I don't know how much help we're supposed to give for these questions here, but here's the general method I would employ if I were solving this:
Get out a piece of paper and draw the situation, labeling distances, times, velocities, and accelerations. If you don't do this, you may find that you don't use consistent labels throughout the problem and everything will get messed up.
Next, draw a table with 3 columns. In the first column, write all values that you know (essentially constants in the scope of this problem). For you, these would be the 1 second of fall (whatever you decided to label that time period), and g=9.8m/s^2 (standard gravity, it gets written in this column for nearly every question). In the second column, you write what you need to find out: h in this instance.

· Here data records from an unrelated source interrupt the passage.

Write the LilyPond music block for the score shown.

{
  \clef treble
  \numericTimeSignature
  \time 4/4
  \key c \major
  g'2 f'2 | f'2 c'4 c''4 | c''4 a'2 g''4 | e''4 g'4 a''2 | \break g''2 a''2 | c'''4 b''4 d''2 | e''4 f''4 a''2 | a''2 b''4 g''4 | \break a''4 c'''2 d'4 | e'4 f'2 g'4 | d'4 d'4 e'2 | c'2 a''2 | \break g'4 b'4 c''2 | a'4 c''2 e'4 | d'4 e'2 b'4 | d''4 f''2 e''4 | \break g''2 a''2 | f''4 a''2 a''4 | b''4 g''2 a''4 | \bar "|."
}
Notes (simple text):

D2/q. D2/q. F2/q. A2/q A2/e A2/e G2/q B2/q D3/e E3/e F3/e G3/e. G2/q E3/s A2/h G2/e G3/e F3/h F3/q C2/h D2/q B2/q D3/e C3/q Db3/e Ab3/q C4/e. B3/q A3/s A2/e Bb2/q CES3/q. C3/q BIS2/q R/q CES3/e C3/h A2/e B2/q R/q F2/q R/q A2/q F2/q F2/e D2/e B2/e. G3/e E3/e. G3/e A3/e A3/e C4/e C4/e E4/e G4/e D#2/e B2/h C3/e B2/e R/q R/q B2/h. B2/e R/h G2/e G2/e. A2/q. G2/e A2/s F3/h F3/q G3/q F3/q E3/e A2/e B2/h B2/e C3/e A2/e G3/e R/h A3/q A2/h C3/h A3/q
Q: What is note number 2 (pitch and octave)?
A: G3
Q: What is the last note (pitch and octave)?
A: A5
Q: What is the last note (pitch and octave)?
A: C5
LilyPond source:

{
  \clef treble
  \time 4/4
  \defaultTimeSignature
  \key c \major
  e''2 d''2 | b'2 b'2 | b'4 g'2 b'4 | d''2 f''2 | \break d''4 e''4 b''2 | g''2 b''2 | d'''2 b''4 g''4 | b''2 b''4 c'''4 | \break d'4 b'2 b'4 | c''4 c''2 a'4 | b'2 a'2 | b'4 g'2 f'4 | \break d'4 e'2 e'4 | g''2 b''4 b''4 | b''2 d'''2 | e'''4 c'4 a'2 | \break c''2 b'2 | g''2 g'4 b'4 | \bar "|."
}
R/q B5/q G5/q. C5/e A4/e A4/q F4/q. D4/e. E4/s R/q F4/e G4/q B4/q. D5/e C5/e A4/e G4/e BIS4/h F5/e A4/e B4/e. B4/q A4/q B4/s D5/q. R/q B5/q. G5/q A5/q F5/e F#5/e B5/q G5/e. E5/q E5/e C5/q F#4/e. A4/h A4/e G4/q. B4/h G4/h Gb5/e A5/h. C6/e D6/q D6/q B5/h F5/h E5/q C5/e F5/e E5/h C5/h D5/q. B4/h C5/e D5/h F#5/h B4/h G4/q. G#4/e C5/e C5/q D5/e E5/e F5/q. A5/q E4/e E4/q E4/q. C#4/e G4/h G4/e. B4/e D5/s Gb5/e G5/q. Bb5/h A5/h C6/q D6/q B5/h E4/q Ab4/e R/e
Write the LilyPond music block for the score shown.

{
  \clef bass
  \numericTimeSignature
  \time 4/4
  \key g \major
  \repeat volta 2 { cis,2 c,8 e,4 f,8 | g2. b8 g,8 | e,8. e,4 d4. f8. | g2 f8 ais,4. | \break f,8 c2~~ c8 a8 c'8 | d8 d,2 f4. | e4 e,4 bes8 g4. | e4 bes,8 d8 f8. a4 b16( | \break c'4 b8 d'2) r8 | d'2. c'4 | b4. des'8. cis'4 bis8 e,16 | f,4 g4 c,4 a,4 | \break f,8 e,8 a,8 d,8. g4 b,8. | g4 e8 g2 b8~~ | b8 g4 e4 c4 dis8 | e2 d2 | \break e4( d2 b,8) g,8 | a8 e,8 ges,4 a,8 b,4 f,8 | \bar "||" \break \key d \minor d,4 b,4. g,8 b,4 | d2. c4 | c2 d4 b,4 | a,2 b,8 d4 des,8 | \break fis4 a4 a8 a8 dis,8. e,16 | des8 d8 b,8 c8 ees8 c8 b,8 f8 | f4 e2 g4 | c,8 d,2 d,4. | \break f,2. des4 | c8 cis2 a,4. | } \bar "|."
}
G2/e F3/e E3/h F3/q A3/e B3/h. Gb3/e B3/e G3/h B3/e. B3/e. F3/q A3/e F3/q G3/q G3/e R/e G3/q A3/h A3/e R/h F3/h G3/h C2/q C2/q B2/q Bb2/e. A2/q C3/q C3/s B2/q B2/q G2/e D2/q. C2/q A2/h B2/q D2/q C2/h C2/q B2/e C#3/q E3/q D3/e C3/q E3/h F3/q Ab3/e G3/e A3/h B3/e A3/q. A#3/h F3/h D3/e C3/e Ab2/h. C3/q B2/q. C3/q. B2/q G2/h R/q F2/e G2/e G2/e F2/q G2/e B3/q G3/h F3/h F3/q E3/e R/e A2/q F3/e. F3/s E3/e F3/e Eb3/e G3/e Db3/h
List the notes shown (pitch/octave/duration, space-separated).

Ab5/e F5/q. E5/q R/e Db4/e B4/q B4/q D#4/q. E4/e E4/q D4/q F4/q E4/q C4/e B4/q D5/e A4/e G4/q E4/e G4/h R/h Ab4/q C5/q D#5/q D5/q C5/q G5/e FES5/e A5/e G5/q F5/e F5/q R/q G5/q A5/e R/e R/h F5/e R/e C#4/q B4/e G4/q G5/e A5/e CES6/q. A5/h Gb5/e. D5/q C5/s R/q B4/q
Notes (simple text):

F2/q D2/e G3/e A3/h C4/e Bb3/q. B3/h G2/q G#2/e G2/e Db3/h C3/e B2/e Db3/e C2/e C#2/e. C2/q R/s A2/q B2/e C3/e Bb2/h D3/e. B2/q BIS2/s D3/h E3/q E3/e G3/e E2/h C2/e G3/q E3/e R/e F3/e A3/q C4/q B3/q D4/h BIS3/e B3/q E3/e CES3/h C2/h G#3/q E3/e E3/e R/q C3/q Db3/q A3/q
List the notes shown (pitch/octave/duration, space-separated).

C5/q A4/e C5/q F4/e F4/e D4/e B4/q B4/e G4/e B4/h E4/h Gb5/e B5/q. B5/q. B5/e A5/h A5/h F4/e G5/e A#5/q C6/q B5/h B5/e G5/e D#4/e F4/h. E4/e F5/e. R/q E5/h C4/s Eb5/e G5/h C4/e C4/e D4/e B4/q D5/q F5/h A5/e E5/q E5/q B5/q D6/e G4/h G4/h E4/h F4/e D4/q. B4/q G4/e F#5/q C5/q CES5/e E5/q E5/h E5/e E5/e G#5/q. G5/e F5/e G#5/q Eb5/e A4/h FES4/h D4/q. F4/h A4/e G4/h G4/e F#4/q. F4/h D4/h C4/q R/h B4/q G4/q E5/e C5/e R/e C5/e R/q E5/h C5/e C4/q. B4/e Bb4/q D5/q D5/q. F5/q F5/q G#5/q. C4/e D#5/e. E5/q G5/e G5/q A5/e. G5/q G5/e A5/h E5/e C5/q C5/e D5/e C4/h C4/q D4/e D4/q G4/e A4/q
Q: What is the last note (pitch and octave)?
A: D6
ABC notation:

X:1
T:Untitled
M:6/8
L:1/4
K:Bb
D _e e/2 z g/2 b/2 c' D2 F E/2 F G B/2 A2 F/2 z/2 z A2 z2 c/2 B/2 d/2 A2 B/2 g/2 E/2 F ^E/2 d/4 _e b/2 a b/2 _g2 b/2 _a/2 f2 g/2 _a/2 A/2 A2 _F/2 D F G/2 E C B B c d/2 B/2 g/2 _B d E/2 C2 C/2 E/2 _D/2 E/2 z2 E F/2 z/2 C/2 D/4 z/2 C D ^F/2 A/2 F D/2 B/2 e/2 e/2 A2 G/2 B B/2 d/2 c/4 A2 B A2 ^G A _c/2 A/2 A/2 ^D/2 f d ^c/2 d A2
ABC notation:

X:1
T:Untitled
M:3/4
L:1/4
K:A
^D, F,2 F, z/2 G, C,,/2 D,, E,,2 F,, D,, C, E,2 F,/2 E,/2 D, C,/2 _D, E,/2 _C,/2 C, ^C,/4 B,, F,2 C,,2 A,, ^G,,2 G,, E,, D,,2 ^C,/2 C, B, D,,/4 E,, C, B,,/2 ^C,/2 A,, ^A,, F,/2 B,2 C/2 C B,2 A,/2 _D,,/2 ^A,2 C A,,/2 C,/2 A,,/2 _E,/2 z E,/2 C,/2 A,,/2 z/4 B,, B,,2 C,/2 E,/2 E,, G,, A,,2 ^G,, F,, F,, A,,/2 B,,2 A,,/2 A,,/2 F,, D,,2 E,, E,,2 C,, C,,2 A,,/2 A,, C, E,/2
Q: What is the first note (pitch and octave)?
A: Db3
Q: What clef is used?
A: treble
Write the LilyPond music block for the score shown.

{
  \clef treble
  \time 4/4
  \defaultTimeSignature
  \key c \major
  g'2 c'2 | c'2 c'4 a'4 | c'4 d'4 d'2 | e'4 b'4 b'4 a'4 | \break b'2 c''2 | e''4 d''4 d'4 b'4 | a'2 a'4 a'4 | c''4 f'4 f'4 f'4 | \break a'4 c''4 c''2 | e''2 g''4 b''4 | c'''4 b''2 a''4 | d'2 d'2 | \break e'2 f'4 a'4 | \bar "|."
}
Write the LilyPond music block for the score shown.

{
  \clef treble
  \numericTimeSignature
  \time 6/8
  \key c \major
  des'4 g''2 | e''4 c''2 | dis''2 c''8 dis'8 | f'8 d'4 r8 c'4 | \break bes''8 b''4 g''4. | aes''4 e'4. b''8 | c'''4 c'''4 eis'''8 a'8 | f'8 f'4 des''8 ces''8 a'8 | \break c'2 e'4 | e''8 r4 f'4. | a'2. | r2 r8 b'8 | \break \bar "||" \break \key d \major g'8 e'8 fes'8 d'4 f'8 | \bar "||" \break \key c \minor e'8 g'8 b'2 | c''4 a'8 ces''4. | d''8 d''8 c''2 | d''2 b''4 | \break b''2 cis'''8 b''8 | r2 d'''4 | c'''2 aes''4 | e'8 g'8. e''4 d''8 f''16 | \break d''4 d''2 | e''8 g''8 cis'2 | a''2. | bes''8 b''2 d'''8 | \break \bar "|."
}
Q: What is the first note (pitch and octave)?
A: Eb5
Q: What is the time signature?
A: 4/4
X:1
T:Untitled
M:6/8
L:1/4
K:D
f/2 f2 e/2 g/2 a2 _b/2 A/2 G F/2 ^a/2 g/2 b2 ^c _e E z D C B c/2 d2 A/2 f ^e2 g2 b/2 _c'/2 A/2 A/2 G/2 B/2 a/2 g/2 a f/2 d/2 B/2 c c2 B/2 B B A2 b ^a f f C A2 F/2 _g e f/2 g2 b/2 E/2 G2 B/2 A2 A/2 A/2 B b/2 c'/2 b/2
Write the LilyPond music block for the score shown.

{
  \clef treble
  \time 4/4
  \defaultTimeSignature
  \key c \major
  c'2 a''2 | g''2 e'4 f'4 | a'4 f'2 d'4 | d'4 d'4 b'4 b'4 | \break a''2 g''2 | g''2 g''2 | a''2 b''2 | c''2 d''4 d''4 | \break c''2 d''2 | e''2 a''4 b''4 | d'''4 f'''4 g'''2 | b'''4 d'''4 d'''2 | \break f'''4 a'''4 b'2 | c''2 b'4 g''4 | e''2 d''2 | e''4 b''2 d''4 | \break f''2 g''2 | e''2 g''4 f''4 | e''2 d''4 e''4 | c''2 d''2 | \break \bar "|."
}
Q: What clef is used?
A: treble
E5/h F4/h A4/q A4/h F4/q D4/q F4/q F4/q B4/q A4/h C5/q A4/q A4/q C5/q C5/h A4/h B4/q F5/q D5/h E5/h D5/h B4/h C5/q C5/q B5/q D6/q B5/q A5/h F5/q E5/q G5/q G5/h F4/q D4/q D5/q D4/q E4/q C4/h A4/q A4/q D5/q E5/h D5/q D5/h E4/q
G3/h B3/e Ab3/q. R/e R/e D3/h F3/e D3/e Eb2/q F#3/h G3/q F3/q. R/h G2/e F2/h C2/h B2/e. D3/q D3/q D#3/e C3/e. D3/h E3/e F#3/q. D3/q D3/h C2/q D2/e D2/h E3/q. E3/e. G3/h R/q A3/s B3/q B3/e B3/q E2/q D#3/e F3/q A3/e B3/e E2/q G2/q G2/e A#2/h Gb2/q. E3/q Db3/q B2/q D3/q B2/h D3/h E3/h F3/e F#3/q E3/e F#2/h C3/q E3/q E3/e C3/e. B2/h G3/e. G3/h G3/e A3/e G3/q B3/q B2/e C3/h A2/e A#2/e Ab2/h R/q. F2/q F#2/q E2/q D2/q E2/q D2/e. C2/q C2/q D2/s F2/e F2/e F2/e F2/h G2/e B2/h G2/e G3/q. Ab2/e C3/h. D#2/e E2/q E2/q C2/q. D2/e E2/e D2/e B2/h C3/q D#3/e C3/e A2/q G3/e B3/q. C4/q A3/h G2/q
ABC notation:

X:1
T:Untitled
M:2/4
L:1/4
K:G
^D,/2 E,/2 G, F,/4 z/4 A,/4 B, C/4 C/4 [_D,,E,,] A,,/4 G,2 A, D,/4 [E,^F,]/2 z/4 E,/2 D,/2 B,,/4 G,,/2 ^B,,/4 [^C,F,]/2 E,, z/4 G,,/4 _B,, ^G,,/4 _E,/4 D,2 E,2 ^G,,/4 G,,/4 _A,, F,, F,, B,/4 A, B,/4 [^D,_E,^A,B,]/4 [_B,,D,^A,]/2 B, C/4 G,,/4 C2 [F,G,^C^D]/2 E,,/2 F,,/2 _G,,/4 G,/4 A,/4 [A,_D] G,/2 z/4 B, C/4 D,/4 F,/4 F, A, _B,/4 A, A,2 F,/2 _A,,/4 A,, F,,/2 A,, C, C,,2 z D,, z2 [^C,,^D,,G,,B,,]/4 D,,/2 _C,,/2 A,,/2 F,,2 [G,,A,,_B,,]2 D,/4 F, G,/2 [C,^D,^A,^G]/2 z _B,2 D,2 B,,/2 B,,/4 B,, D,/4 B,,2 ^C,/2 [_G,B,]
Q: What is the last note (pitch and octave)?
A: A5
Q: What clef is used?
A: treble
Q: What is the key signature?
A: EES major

For the last column, write every equation that you know that could potentially link these values (the 'what you know' and 'what you want to find'). Basically, these four here:
http://en.wikipedia.org/wiki/Kinematics#Equations_of_uniformly_accelerated_motion
Then, start figuring out which equation you'd like to use and plug in the variables you created. Put enough of it together and most variables should drop out.
Here, you would know h if you knew h/4. You know that the person traveled a distance of h/4 in time=1 second at acceleration=g=9/8m/s^2 at an initial velocity of some variable. You could put all this into an equation and solve for h, but you still have another variable. Use more equations and everything and it will work itself out.